I know, for certain, the jersey sales in India would shoot through the roof. Just like Yao with the Rockets, whichever team drafts this Indian prospect would become the country's favourite. Every live broadcast of the team would be a must-watch. The team would gain millions of new social media followers from India. Their other players would gain popularity, too. Very soon, the next preseason NBA Games in India would feature this team, and our hero would play host and centre-stage.
The NBA is already an international league, both in terms of the players it features and the audience it serves. The beginning of the 2018-19 season featured 108 international players from 42 countries and territories. The most recent Finals were broadcast in more than 200 countries/territories in over 50 languages.
MORE: Parminder Singh and Preet Randhawa called NBA Finals in Punjabi for first time
Naturally, having an important player in the league from the world's second-largest population would be a massive boost for the league's global ambitions. Those broadcast and fan-interaction stats are going to go through the roof like Russell Westbrook unleashed on a triple-double spree.
Back home in India, this sudden boost of popularity will hopefully cause a growth spurt of domestic basketball, too. Like other sportspersons who helped bring increased funding and advertising contracts into the 'ABC' sports, an Indian NBA player would help shine a spotlight on Indian hoops.
At first, that spotlight will reveal the blemishes in the sport, the roadblocks that have hampered its growth. But something good will begin to grow. More players will aspire to play basketball, and even those that don't make it to the NBA level will help India's national system, or contribute in other ways in the development of the sport.
The first time India won the Cricket World Cup was in 1983 in London. June 25, 1983 was a seminal moment for Indian sports, when the hype of India's win-coupled with the growing popularity of television viewership-made Cricket a sensation back home. By the 90s, Sachin Tendulkar turned this sensational sport into a national addiction, and today, this addiction drives the sport's pulse all over the world.
Basketball will never be that. But in a smaller way, an Indian playing in the NBA would be a niche '1983' moment, the beginning of a movement. It would set the wheels rolling for basketball in India and for the NBA's brand worldwide.

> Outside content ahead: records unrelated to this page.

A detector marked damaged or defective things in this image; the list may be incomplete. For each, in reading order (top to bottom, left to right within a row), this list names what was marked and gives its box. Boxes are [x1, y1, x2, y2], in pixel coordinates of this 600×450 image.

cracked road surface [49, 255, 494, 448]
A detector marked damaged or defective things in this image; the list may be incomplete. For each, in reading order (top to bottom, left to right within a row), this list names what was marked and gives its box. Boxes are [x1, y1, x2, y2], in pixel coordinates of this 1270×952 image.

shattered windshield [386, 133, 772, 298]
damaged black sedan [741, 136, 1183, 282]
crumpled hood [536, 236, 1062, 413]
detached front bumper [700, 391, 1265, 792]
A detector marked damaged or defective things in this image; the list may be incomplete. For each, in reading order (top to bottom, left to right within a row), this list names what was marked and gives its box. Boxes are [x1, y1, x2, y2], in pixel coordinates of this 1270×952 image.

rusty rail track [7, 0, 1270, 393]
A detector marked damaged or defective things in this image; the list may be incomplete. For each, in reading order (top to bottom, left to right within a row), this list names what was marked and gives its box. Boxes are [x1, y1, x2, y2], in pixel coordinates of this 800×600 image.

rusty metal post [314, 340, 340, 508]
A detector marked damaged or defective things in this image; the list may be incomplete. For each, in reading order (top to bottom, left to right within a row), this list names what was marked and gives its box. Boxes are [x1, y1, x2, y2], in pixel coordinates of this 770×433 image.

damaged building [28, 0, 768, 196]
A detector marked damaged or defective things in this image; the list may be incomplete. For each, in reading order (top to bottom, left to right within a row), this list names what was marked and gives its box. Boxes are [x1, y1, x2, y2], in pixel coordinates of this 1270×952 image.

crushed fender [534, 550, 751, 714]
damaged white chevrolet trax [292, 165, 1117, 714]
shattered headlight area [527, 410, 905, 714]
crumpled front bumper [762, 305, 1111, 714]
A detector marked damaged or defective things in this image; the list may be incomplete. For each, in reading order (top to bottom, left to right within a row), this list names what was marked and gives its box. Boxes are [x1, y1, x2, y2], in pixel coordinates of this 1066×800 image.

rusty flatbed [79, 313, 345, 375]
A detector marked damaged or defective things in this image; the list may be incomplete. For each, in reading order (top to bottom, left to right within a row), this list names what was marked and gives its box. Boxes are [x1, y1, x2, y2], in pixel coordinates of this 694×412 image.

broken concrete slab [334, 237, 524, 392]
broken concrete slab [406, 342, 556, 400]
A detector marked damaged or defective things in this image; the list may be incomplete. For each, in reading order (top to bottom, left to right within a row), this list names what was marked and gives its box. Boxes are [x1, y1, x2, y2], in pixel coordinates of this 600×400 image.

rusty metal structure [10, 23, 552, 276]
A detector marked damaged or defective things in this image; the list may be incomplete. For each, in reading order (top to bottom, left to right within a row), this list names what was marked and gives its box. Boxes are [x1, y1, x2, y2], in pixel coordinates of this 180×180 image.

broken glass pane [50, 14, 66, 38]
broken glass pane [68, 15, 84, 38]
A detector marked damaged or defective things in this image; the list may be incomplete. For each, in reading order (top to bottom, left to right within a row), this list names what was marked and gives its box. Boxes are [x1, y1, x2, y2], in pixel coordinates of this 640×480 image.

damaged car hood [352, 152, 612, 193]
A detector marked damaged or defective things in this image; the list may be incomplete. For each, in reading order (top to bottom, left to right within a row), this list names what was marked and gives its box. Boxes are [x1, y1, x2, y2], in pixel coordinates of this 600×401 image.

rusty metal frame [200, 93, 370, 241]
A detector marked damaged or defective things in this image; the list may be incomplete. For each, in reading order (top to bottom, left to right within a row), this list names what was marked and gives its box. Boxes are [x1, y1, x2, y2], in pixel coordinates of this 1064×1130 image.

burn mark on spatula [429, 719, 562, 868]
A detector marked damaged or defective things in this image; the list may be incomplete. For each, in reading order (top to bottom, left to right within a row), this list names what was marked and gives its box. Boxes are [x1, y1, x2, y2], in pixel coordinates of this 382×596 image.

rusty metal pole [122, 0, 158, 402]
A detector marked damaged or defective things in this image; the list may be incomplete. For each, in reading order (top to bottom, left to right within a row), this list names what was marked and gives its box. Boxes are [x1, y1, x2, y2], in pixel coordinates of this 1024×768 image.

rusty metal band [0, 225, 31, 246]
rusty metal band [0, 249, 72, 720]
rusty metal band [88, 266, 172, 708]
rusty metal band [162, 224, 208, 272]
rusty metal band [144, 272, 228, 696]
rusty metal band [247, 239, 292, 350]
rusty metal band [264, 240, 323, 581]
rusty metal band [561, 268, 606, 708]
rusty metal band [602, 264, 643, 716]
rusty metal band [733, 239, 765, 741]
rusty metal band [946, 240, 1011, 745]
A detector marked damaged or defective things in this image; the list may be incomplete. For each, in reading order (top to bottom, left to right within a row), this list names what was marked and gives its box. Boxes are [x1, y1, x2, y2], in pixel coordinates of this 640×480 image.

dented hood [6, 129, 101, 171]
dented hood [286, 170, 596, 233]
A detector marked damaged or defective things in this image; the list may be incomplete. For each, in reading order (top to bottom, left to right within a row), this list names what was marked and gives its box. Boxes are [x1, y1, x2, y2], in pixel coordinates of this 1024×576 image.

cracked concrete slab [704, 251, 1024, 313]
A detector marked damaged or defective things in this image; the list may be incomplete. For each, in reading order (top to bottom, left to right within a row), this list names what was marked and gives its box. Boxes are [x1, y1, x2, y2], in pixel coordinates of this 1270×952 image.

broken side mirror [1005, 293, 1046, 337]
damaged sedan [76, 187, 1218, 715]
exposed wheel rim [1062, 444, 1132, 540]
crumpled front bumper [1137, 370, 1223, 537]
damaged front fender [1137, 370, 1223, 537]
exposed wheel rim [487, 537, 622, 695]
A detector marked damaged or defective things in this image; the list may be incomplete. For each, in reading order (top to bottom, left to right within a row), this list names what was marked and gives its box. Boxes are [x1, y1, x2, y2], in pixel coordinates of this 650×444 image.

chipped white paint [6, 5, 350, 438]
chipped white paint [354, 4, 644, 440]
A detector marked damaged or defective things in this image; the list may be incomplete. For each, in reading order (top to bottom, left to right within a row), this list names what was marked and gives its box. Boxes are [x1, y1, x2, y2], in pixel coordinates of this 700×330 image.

Most crucially, it would change the life of one young man, and chart the course to be taken by future young Indian men and women. Like Satnam did, but even bigger.
Satnam was the first, and there will never be another like him. And even if hasn't been able to realise his NBA dream yet, he has allowed us all to believe that we are closer to that dream than ever before.
Hopefully, the 'next big thing' can help revolutionise Indian basketball-and lead to many more Butter Chicken parties all over the world.
The views on this page do not necessarily reflect the views of the NBA or its clubs.